The powers (the authority) of the State Agency for National Security – what are they according to the provisions of the Citizenship Law?
According to Art. 33, par. 3 of the Citizenship Law, the State Agency for National Security and the Ministry of the Interior provide the Citizenship Council with written opinions on the applications for acquiring Bulgarian citizenship. Based on these opinions, the Citizenship Council gives an opinion to the Minister of Justice, who in turn makes a proposal to the President to issue a decree or to refuse to issue a decree on acquisition of citizenship (Art. 34 of the Citizenship Law). The President, in turn, has the right both to comply with or not to comply with the proposal of the Minister of Justice. This Presidential right is based on the Constitution of the Republic of Bulgaria.
As can be seen from the regulations, the opinion of the State Agency for National Security under Art. 33, par. 3 is only a recommendation. In addition, this opinion, even if it is negative, doesn’t mean that the candidate fulfills any of the prohibitive hypotheses of Art. 19 of the Citizenship Law. Even if the State Agency for National Security is “against” the applicant to receive Bulgarian citizenship, does this mean that he, for example, necessarily poses a threat to the public order or the national security? Of course not. State Agency for National Security may have a number of other reasons to oppose the applicant being naturalized, without these reasons necessarily to be those listed in Art. 19. That is why the opinion of the State Agency for National Security does not have an imperative character.
And yet, what happens if Art. 19 of the Citizenship Law is applied?

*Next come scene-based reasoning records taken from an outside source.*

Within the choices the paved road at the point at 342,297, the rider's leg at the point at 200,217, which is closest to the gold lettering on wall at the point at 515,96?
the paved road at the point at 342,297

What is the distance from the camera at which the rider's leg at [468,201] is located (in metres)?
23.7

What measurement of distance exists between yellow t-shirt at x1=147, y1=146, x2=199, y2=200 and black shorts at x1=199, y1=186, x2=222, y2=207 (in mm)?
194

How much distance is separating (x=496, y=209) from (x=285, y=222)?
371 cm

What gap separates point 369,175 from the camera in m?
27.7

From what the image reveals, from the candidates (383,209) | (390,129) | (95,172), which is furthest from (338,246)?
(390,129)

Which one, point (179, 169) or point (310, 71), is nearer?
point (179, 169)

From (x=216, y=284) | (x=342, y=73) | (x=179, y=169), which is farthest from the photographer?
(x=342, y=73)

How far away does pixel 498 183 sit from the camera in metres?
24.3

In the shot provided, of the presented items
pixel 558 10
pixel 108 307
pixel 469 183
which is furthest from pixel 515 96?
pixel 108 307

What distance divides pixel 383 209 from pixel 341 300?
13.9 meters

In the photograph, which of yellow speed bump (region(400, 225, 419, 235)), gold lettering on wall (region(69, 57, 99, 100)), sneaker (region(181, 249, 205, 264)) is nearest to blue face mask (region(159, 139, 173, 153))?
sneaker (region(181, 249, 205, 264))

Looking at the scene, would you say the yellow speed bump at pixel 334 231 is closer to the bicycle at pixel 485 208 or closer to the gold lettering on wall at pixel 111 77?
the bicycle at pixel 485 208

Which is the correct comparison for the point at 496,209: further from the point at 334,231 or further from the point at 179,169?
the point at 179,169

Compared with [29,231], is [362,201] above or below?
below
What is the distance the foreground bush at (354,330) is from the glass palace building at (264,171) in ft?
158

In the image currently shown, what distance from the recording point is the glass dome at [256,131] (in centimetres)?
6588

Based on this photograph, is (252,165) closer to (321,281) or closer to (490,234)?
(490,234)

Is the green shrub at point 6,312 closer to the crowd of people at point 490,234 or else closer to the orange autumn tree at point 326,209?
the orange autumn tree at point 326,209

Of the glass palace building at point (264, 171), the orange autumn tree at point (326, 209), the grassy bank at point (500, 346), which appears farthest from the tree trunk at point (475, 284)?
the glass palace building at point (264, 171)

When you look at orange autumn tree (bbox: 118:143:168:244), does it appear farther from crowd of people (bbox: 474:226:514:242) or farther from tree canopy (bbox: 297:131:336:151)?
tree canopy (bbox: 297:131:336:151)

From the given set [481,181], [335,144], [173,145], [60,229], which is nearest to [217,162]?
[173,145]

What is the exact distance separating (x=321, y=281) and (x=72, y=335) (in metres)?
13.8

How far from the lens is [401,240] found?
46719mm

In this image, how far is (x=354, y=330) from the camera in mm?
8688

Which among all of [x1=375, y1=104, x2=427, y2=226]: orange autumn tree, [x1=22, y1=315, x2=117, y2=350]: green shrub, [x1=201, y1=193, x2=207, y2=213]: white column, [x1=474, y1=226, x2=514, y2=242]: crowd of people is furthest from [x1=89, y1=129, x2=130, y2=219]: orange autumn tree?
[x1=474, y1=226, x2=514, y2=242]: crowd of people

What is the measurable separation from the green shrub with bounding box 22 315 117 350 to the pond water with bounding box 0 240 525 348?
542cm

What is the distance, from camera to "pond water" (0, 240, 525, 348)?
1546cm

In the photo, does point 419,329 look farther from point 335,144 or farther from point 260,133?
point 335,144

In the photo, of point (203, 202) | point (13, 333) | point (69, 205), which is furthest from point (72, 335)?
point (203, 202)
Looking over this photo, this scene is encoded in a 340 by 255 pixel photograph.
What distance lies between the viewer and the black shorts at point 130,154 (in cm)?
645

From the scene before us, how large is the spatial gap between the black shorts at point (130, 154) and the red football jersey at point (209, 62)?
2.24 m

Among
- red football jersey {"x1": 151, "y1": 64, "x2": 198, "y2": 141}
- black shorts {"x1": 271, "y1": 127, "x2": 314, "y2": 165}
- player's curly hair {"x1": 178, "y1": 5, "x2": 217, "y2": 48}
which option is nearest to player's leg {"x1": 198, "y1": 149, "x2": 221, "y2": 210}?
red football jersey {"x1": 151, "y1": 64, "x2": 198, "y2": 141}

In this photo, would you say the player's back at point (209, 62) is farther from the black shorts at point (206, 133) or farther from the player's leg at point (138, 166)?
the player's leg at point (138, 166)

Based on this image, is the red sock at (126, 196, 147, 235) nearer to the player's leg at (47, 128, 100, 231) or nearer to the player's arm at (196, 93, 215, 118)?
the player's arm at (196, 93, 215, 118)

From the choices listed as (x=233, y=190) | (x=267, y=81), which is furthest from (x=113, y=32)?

But can the State Agency for National Security refer to Art. 19 of the Citizenship Law and thus the candidate’s application to be rejected? Yes, this is possible, but under the following conditions:
- The candidate must actually fall under the hypotheses of Art. 19 of the Citizenship Law, i.e. in view of his conduct there must be serious reasons to believe that he poses a threat to public order, public morals, public health or national security. If the State Agency for National Security is against the naturalization of the applicant, for any other reasons, then this will be the opinion of the Agency, which should only count as recommendation;
- The State Agency for National Security could refer to Art. 19 of the Citizenship Law in its written statement to the Citizenship Council under Art. 33, par. 3. But we believe that in this case, Art. 19 can not be applied directly (through the opinion) and the application should not be rejected automatically;
- The State Agency for National Security cannot refer to Art. 19 of the Citizenship Law, with the wording “due to reasons affecting national security“. The cited legal norm specifically assumes that the petitioner in particular poses a threat to national the security.
Epilogue
We believe that there is a serious omission in the Citizenship Law regarding Art. 19. The law should provide for a direct mechanism for the implementation of this provision. Currently, such a mechanism is missing. Applying it by means of an opinion of the State Agency for National Security or the Ministry of Internal Affairs to the Citizenship Council is, in our opinion, illegal. The Citizenship Law envisages that the Minister of Justice will make a proposal to the President, who will have the final say on whether the candidate should be naturalized or not. An exception to this rule does exist in Art. 19, but not in the hypotheses of Art. 33. The Citizenship Council has absolutely no authority to (dis)approve the application for naturalization, regardless of the opinion of the Ministry of the Interior and the State Agency for National Security.